O sacristão era coxo. O nome verdadeiro encontra-se, se acaso eu o soube, arquivado na desmemória de sexagenário. Todos o tratavam por Ti Mijinhas.

Sempre julguei apanágio do múnus o cheiro dele, antes de saber que o efeito conjugado da incontinência urinária e da relutância ao banho era a causa necessária e suficiente de um odor que as pituitárias da época, muito mais conformadas e cristãs que as de hoje, assinalavam com nauseada tolerância.

Era ele que ajudava o Senhor Pároco a paramentar-se, cargo que à época conferia algum prestígio, se encarregava de agitar a campainha quando o Senhor Prior passava com a hóstia em frente do Santíssimo, no sentido ascendente e no descendente, estridente toque que me levou muitas missas e cuidada averiguação a localizar. Eu julgava que era o efeito da passagem da hóstia à frente do sacrário que produzia o som, qual célula fotoelétrica, antes de ter descoberto que o mesmo se devia à campainha com quatro chocalhos cruzados, agitada pelo sacristão, a razoável distância, no momento adequado das exéquias.

Mas era a eucaristia que enobrecia o homem pela singularidade das funções. Cabia-lhe acompanhar com a patena a trajetória das hóstias que do cálice eram transportadas pela mão do oficiante até à língua dos devotos, espécie de rede protetora a impedir que o corpo de Cristo caísse desamparado por alguma manobra mais infeliz ou desajeitada do oficiante, mera precaução para um eventual acidente nunca registado. Nesses momentos até parecia que a perna mais curta do coxo, que o sacristão sempre fora, se adequava melhor à função do que se ambas lhe tivessem crescido iguais.

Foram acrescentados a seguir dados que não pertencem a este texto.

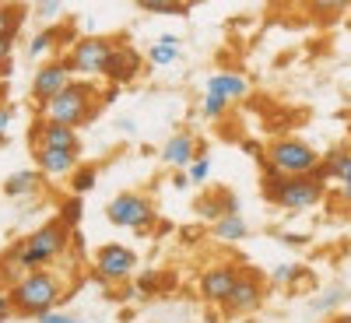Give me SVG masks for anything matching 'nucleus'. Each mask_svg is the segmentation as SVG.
Segmentation results:
<instances>
[{
  "instance_id": "obj_1",
  "label": "nucleus",
  "mask_w": 351,
  "mask_h": 323,
  "mask_svg": "<svg viewBox=\"0 0 351 323\" xmlns=\"http://www.w3.org/2000/svg\"><path fill=\"white\" fill-rule=\"evenodd\" d=\"M71 246V228L60 222V218H53L46 225H39L36 232H28V236L4 253V267H0V274H4L11 285L21 278V274H32V271H46L53 267L56 260H60Z\"/></svg>"
},
{
  "instance_id": "obj_2",
  "label": "nucleus",
  "mask_w": 351,
  "mask_h": 323,
  "mask_svg": "<svg viewBox=\"0 0 351 323\" xmlns=\"http://www.w3.org/2000/svg\"><path fill=\"white\" fill-rule=\"evenodd\" d=\"M327 193V176L324 165L309 176H281L274 169L263 165V197H267L274 208L291 211V215H302L309 208H316Z\"/></svg>"
},
{
  "instance_id": "obj_3",
  "label": "nucleus",
  "mask_w": 351,
  "mask_h": 323,
  "mask_svg": "<svg viewBox=\"0 0 351 323\" xmlns=\"http://www.w3.org/2000/svg\"><path fill=\"white\" fill-rule=\"evenodd\" d=\"M8 296H11L14 313H21V316H46V313H53L56 306L64 302V281L56 278L49 267L46 271H32V274H21L8 288Z\"/></svg>"
},
{
  "instance_id": "obj_4",
  "label": "nucleus",
  "mask_w": 351,
  "mask_h": 323,
  "mask_svg": "<svg viewBox=\"0 0 351 323\" xmlns=\"http://www.w3.org/2000/svg\"><path fill=\"white\" fill-rule=\"evenodd\" d=\"M99 109V95H95V84L92 81H71L67 88L56 99H49L46 106H39V120H49V123H64V127H81L95 116Z\"/></svg>"
},
{
  "instance_id": "obj_5",
  "label": "nucleus",
  "mask_w": 351,
  "mask_h": 323,
  "mask_svg": "<svg viewBox=\"0 0 351 323\" xmlns=\"http://www.w3.org/2000/svg\"><path fill=\"white\" fill-rule=\"evenodd\" d=\"M263 165L281 172V176H309L324 162H319V152L309 148L306 141H299V137H278V141H271L267 148H263Z\"/></svg>"
},
{
  "instance_id": "obj_6",
  "label": "nucleus",
  "mask_w": 351,
  "mask_h": 323,
  "mask_svg": "<svg viewBox=\"0 0 351 323\" xmlns=\"http://www.w3.org/2000/svg\"><path fill=\"white\" fill-rule=\"evenodd\" d=\"M112 49H116V43L109 36H81L64 53V60H67V67H71V74L77 81H92V77H106Z\"/></svg>"
},
{
  "instance_id": "obj_7",
  "label": "nucleus",
  "mask_w": 351,
  "mask_h": 323,
  "mask_svg": "<svg viewBox=\"0 0 351 323\" xmlns=\"http://www.w3.org/2000/svg\"><path fill=\"white\" fill-rule=\"evenodd\" d=\"M106 218H109L116 228L144 232V228H152V225L158 222V211H155L152 197H144V193H120V197L109 200Z\"/></svg>"
},
{
  "instance_id": "obj_8",
  "label": "nucleus",
  "mask_w": 351,
  "mask_h": 323,
  "mask_svg": "<svg viewBox=\"0 0 351 323\" xmlns=\"http://www.w3.org/2000/svg\"><path fill=\"white\" fill-rule=\"evenodd\" d=\"M95 263V278L106 281V285H123L134 271H137V253L123 243H106L95 250L92 256Z\"/></svg>"
},
{
  "instance_id": "obj_9",
  "label": "nucleus",
  "mask_w": 351,
  "mask_h": 323,
  "mask_svg": "<svg viewBox=\"0 0 351 323\" xmlns=\"http://www.w3.org/2000/svg\"><path fill=\"white\" fill-rule=\"evenodd\" d=\"M243 267L236 263H215V267H204L200 278H197V296L211 306H225V299L232 296V288H236Z\"/></svg>"
},
{
  "instance_id": "obj_10",
  "label": "nucleus",
  "mask_w": 351,
  "mask_h": 323,
  "mask_svg": "<svg viewBox=\"0 0 351 323\" xmlns=\"http://www.w3.org/2000/svg\"><path fill=\"white\" fill-rule=\"evenodd\" d=\"M71 81H74V74H71L64 56H53V60L39 64L36 74H32V99H36V106H46L49 99H56Z\"/></svg>"
},
{
  "instance_id": "obj_11",
  "label": "nucleus",
  "mask_w": 351,
  "mask_h": 323,
  "mask_svg": "<svg viewBox=\"0 0 351 323\" xmlns=\"http://www.w3.org/2000/svg\"><path fill=\"white\" fill-rule=\"evenodd\" d=\"M263 278L256 274V271H246L243 267V274H239V281H236V288H232V296L225 299V313L228 316H250V313H256L260 306H263Z\"/></svg>"
},
{
  "instance_id": "obj_12",
  "label": "nucleus",
  "mask_w": 351,
  "mask_h": 323,
  "mask_svg": "<svg viewBox=\"0 0 351 323\" xmlns=\"http://www.w3.org/2000/svg\"><path fill=\"white\" fill-rule=\"evenodd\" d=\"M74 43L77 39H74L71 25H46V28H39V32L28 39V56L39 60V64H46V60H53V56H64Z\"/></svg>"
},
{
  "instance_id": "obj_13",
  "label": "nucleus",
  "mask_w": 351,
  "mask_h": 323,
  "mask_svg": "<svg viewBox=\"0 0 351 323\" xmlns=\"http://www.w3.org/2000/svg\"><path fill=\"white\" fill-rule=\"evenodd\" d=\"M141 71H144V56H141L134 46H127V43H116L112 60H109V67H106V81H109L112 88L134 84V81L141 77Z\"/></svg>"
},
{
  "instance_id": "obj_14",
  "label": "nucleus",
  "mask_w": 351,
  "mask_h": 323,
  "mask_svg": "<svg viewBox=\"0 0 351 323\" xmlns=\"http://www.w3.org/2000/svg\"><path fill=\"white\" fill-rule=\"evenodd\" d=\"M197 155H200V144H197V137H193L190 130H176V134L162 144V152H158L162 165H169V169H176V172H186Z\"/></svg>"
},
{
  "instance_id": "obj_15",
  "label": "nucleus",
  "mask_w": 351,
  "mask_h": 323,
  "mask_svg": "<svg viewBox=\"0 0 351 323\" xmlns=\"http://www.w3.org/2000/svg\"><path fill=\"white\" fill-rule=\"evenodd\" d=\"M32 158H36L39 176H49V180H64V176H74V169H77V152L46 148V144H36Z\"/></svg>"
},
{
  "instance_id": "obj_16",
  "label": "nucleus",
  "mask_w": 351,
  "mask_h": 323,
  "mask_svg": "<svg viewBox=\"0 0 351 323\" xmlns=\"http://www.w3.org/2000/svg\"><path fill=\"white\" fill-rule=\"evenodd\" d=\"M197 215L208 218L211 225L221 222V218H228V215H239V197L232 193V190H225V187H218V190L204 193V197L197 200Z\"/></svg>"
},
{
  "instance_id": "obj_17",
  "label": "nucleus",
  "mask_w": 351,
  "mask_h": 323,
  "mask_svg": "<svg viewBox=\"0 0 351 323\" xmlns=\"http://www.w3.org/2000/svg\"><path fill=\"white\" fill-rule=\"evenodd\" d=\"M46 144V148H64V152H77V130L64 127V123H49V120H36L32 127V148Z\"/></svg>"
},
{
  "instance_id": "obj_18",
  "label": "nucleus",
  "mask_w": 351,
  "mask_h": 323,
  "mask_svg": "<svg viewBox=\"0 0 351 323\" xmlns=\"http://www.w3.org/2000/svg\"><path fill=\"white\" fill-rule=\"evenodd\" d=\"M204 92H208V95H221L225 102H236V99L250 95V81L243 74H236V71H218V74L208 77Z\"/></svg>"
},
{
  "instance_id": "obj_19",
  "label": "nucleus",
  "mask_w": 351,
  "mask_h": 323,
  "mask_svg": "<svg viewBox=\"0 0 351 323\" xmlns=\"http://www.w3.org/2000/svg\"><path fill=\"white\" fill-rule=\"evenodd\" d=\"M39 187H43V176H39V169H21V172H11L8 180L0 183V190H4L11 200L32 197V193H39Z\"/></svg>"
},
{
  "instance_id": "obj_20",
  "label": "nucleus",
  "mask_w": 351,
  "mask_h": 323,
  "mask_svg": "<svg viewBox=\"0 0 351 323\" xmlns=\"http://www.w3.org/2000/svg\"><path fill=\"white\" fill-rule=\"evenodd\" d=\"M211 236L218 243H243L250 236V225H246L243 215H228V218H221V222L211 225Z\"/></svg>"
},
{
  "instance_id": "obj_21",
  "label": "nucleus",
  "mask_w": 351,
  "mask_h": 323,
  "mask_svg": "<svg viewBox=\"0 0 351 323\" xmlns=\"http://www.w3.org/2000/svg\"><path fill=\"white\" fill-rule=\"evenodd\" d=\"M324 176H327V180H334V183H341V187H348L351 183V148L334 152L324 162Z\"/></svg>"
},
{
  "instance_id": "obj_22",
  "label": "nucleus",
  "mask_w": 351,
  "mask_h": 323,
  "mask_svg": "<svg viewBox=\"0 0 351 323\" xmlns=\"http://www.w3.org/2000/svg\"><path fill=\"white\" fill-rule=\"evenodd\" d=\"M25 14H28V8H21V4H0V36L18 39L21 25H25Z\"/></svg>"
},
{
  "instance_id": "obj_23",
  "label": "nucleus",
  "mask_w": 351,
  "mask_h": 323,
  "mask_svg": "<svg viewBox=\"0 0 351 323\" xmlns=\"http://www.w3.org/2000/svg\"><path fill=\"white\" fill-rule=\"evenodd\" d=\"M95 187H99V169H95V165H77L74 176H71V190H74V197L92 193Z\"/></svg>"
},
{
  "instance_id": "obj_24",
  "label": "nucleus",
  "mask_w": 351,
  "mask_h": 323,
  "mask_svg": "<svg viewBox=\"0 0 351 323\" xmlns=\"http://www.w3.org/2000/svg\"><path fill=\"white\" fill-rule=\"evenodd\" d=\"M180 56H183V46H169V43H158V39H155V46L148 49V56H144V60H148L152 67H172Z\"/></svg>"
},
{
  "instance_id": "obj_25",
  "label": "nucleus",
  "mask_w": 351,
  "mask_h": 323,
  "mask_svg": "<svg viewBox=\"0 0 351 323\" xmlns=\"http://www.w3.org/2000/svg\"><path fill=\"white\" fill-rule=\"evenodd\" d=\"M137 8L148 14H172V18H183L190 11V4H180V0H137Z\"/></svg>"
},
{
  "instance_id": "obj_26",
  "label": "nucleus",
  "mask_w": 351,
  "mask_h": 323,
  "mask_svg": "<svg viewBox=\"0 0 351 323\" xmlns=\"http://www.w3.org/2000/svg\"><path fill=\"white\" fill-rule=\"evenodd\" d=\"M81 215H84V200L81 197H67L64 204H60V222L74 232L77 228V222H81Z\"/></svg>"
},
{
  "instance_id": "obj_27",
  "label": "nucleus",
  "mask_w": 351,
  "mask_h": 323,
  "mask_svg": "<svg viewBox=\"0 0 351 323\" xmlns=\"http://www.w3.org/2000/svg\"><path fill=\"white\" fill-rule=\"evenodd\" d=\"M32 11H36V18H39V21H46V25H56V21L64 18V11H67V8L60 4V0H39V4H36Z\"/></svg>"
},
{
  "instance_id": "obj_28",
  "label": "nucleus",
  "mask_w": 351,
  "mask_h": 323,
  "mask_svg": "<svg viewBox=\"0 0 351 323\" xmlns=\"http://www.w3.org/2000/svg\"><path fill=\"white\" fill-rule=\"evenodd\" d=\"M186 176H190V183H204V180H208V176H211V152L200 148V155L190 162Z\"/></svg>"
},
{
  "instance_id": "obj_29",
  "label": "nucleus",
  "mask_w": 351,
  "mask_h": 323,
  "mask_svg": "<svg viewBox=\"0 0 351 323\" xmlns=\"http://www.w3.org/2000/svg\"><path fill=\"white\" fill-rule=\"evenodd\" d=\"M344 302V288H330L327 296H316L313 302H309V309L313 313H330V309H337Z\"/></svg>"
},
{
  "instance_id": "obj_30",
  "label": "nucleus",
  "mask_w": 351,
  "mask_h": 323,
  "mask_svg": "<svg viewBox=\"0 0 351 323\" xmlns=\"http://www.w3.org/2000/svg\"><path fill=\"white\" fill-rule=\"evenodd\" d=\"M228 106H232V102H225L221 95H208V92H204V99H200V112L208 116V120H221Z\"/></svg>"
},
{
  "instance_id": "obj_31",
  "label": "nucleus",
  "mask_w": 351,
  "mask_h": 323,
  "mask_svg": "<svg viewBox=\"0 0 351 323\" xmlns=\"http://www.w3.org/2000/svg\"><path fill=\"white\" fill-rule=\"evenodd\" d=\"M14 120H18V106L4 102V106H0V144H8V141H11Z\"/></svg>"
},
{
  "instance_id": "obj_32",
  "label": "nucleus",
  "mask_w": 351,
  "mask_h": 323,
  "mask_svg": "<svg viewBox=\"0 0 351 323\" xmlns=\"http://www.w3.org/2000/svg\"><path fill=\"white\" fill-rule=\"evenodd\" d=\"M299 278H302V267H299V263H281V267H274V274H271L274 285H295Z\"/></svg>"
},
{
  "instance_id": "obj_33",
  "label": "nucleus",
  "mask_w": 351,
  "mask_h": 323,
  "mask_svg": "<svg viewBox=\"0 0 351 323\" xmlns=\"http://www.w3.org/2000/svg\"><path fill=\"white\" fill-rule=\"evenodd\" d=\"M14 56V36H0V64H11Z\"/></svg>"
},
{
  "instance_id": "obj_34",
  "label": "nucleus",
  "mask_w": 351,
  "mask_h": 323,
  "mask_svg": "<svg viewBox=\"0 0 351 323\" xmlns=\"http://www.w3.org/2000/svg\"><path fill=\"white\" fill-rule=\"evenodd\" d=\"M39 323H84V320H77V316H67V313H46V316H39Z\"/></svg>"
},
{
  "instance_id": "obj_35",
  "label": "nucleus",
  "mask_w": 351,
  "mask_h": 323,
  "mask_svg": "<svg viewBox=\"0 0 351 323\" xmlns=\"http://www.w3.org/2000/svg\"><path fill=\"white\" fill-rule=\"evenodd\" d=\"M11 313H14V306H11V296H8V291H0V323H4V320H11Z\"/></svg>"
},
{
  "instance_id": "obj_36",
  "label": "nucleus",
  "mask_w": 351,
  "mask_h": 323,
  "mask_svg": "<svg viewBox=\"0 0 351 323\" xmlns=\"http://www.w3.org/2000/svg\"><path fill=\"white\" fill-rule=\"evenodd\" d=\"M281 243H288V246H302L306 236H295V232H281Z\"/></svg>"
},
{
  "instance_id": "obj_37",
  "label": "nucleus",
  "mask_w": 351,
  "mask_h": 323,
  "mask_svg": "<svg viewBox=\"0 0 351 323\" xmlns=\"http://www.w3.org/2000/svg\"><path fill=\"white\" fill-rule=\"evenodd\" d=\"M243 152L246 155H263V144L260 141H243Z\"/></svg>"
},
{
  "instance_id": "obj_38",
  "label": "nucleus",
  "mask_w": 351,
  "mask_h": 323,
  "mask_svg": "<svg viewBox=\"0 0 351 323\" xmlns=\"http://www.w3.org/2000/svg\"><path fill=\"white\" fill-rule=\"evenodd\" d=\"M172 187H176V190H186V187H190V176H186V172H176V176H172Z\"/></svg>"
},
{
  "instance_id": "obj_39",
  "label": "nucleus",
  "mask_w": 351,
  "mask_h": 323,
  "mask_svg": "<svg viewBox=\"0 0 351 323\" xmlns=\"http://www.w3.org/2000/svg\"><path fill=\"white\" fill-rule=\"evenodd\" d=\"M337 197H341V204H344V211H351V183H348V187H341V193H337Z\"/></svg>"
},
{
  "instance_id": "obj_40",
  "label": "nucleus",
  "mask_w": 351,
  "mask_h": 323,
  "mask_svg": "<svg viewBox=\"0 0 351 323\" xmlns=\"http://www.w3.org/2000/svg\"><path fill=\"white\" fill-rule=\"evenodd\" d=\"M158 43H169V46H183V39H180V36H172V32L158 36Z\"/></svg>"
},
{
  "instance_id": "obj_41",
  "label": "nucleus",
  "mask_w": 351,
  "mask_h": 323,
  "mask_svg": "<svg viewBox=\"0 0 351 323\" xmlns=\"http://www.w3.org/2000/svg\"><path fill=\"white\" fill-rule=\"evenodd\" d=\"M14 74V60L11 64H0V77H11Z\"/></svg>"
},
{
  "instance_id": "obj_42",
  "label": "nucleus",
  "mask_w": 351,
  "mask_h": 323,
  "mask_svg": "<svg viewBox=\"0 0 351 323\" xmlns=\"http://www.w3.org/2000/svg\"><path fill=\"white\" fill-rule=\"evenodd\" d=\"M330 323H351V313H341V316H334Z\"/></svg>"
},
{
  "instance_id": "obj_43",
  "label": "nucleus",
  "mask_w": 351,
  "mask_h": 323,
  "mask_svg": "<svg viewBox=\"0 0 351 323\" xmlns=\"http://www.w3.org/2000/svg\"><path fill=\"white\" fill-rule=\"evenodd\" d=\"M4 102H8V99H4V84H0V106H4Z\"/></svg>"
}]
</instances>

Era ele que transportava a caldeirinha da água benta com o hissope mergulhado à espera de que o Senhor Prior o sacudisse vigorosamente sobre os paroquianos para os aspergir e abençoar. Cabia-lhe ainda acender as velas e apagá-las, guardar as alfaias, dobrar e arrecadar os paramentos. Os trabalhos menos nobres, a limpeza da igreja, o tratamento dos paramentos, a mudança da roupa aos santos e outras tarefas menores, de grande interesse para o culto e razoável benefício para a alma, eram destinados a mulheres que disso se encarregavam em obscura dedicação.

Já depois de dita a missa, enquanto se rezavam as últimas orações – uma espécie de IVA para prolongar o santo sacrifício –, lá ia o Ti Mijinhas de bandeja em punho pedir para vários fins, conforme o domingo. O mais usual era o ‘costolado’ da oração que anos depois a minha mãe me esclareceria tratar-se do “apostolado da oração”, mas este pequeno desvio do léxico não alterava o valor do óbolo nem confundia a devoção daquela gente pobre.

Fica fora desta crónica a Ti Ismelindra, corruptela de Ermelinda, nome que ela própria desconhecia ter, parteira voluntária a cujo currículo adicionou dois irmãos meus que naquela aldeia encontraram a nossa mãe na altura de virem ao mundo.

Mas é sobretudo uma pequena população analfabeta que resistia à miséria e a cinco orações diárias, que circulava descalça sobre a neve e a geada, por cima de silvas e tojos, que nunca usou relógio ou tomou banho, que pedia brasas para acender o lume, cujas casas eram muitas vezes de terra batida e de paredes sem reboco, que, para se poder vestir, vendia os presuntos do porco de criação, os queijinhos que fazia, pequenos rolos de manteiga enfeitados com o cabo de uma colher, os molhos de agriões e meruges colhidos nos regatos, os ovos, e calcorreava duas léguas para percorrê-las de novo no regresso com o pecúlio rendido na praça da Guarda, é essa população que um dia hei de recordar, menos na fome que a consumia e nas carências proteicas que lhe dilatavam o ventre dos numerosos filhos, mas na sua solidariedade inexcedível e no espírito esmoler que a exornava. Talvez um dia.